To say that every English team in Europe needed to strengthen their
defences drastically would be an exaggeration, but defensive frailties
have seemingly been ignored in preference of signing attacking
players. Perhaps inspired by Swansea’s 14 premier league clean sheets
last year, and indeed Barcelona’s excellent defensive record in
Europe, there has been a focus on signing technically adept
midfielders who will keep the ball and limit the opposition’s
attacking opportunities that way. There is also the spectre of
Financial Fair Play regulations on the horizon, which may have led to
some teams choosing an attacking player over a defender, where they
would previously have signed both. A possession based defence can be
very successful, but having the correct personnel is an integral part
of it, and when it goes wrong it can be disastrous; West Bromwich
Albion 3 - 0 Liverpool and Athletico 4 - 1 Chelsea are already
testimony to that. Over a season in the premiership these kind of slip
ups will lead to exciting matches, in the Champions League they will
lead to elimination.

Manchester City stand out as the team with the strongest defensive
unit, adding Jack Rodwell and Javi Garcia to their midfield in place
of the departing Nigel de Jong, and Maicon and Nastasic to their
defence. Coupled with their attacking power they can be said to have
the best English chance in Europe despite their lack of experience.
But being grouped with Real Madrid, Ajax and Borussia Dortmund won’t
help, neither will Mancini’s awful record in the continent’s premier
competition. You can easily see Manchester United and Chelsea crashing
out on the back of a defensive shocker if they play with the same
reckless abandon they’ve shown so far this season. With the playing
staff they have available, it’s hard to see how they can change this
without further signings in January. Arsenal have looked strong at the
back under the stern eye of new coach Steve Bould, but are weaker as a
unit than the real elite teams of Europe (and will most likely draw
Barcelona the first chance they get anyway).

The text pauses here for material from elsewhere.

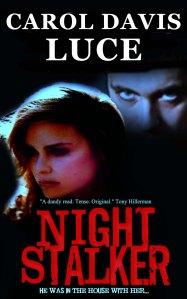 nightstalkerfinal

Liverpool, Tottenham and Newcastle can be seen to have a better chance
in the Europa League, with all three of them indicating that the
competition will be taken more seriously this year than it has in the
past. But with opponents of the quality of Athletico Madrid and Napoli
already in the draw, and the third place finishers from the Champion’s
League to come, their own defensive problems may be exposed in the
early knockout rounds.

Of course all these teams may settle rapidly and stop conceding the
goals they have in the early weeks of the premiership. There are
plenty of good defensive players at the clubs I’ve spoken about, and
perhaps there really has been enough of a sea change in English
football that these teams can successfully defend through possession.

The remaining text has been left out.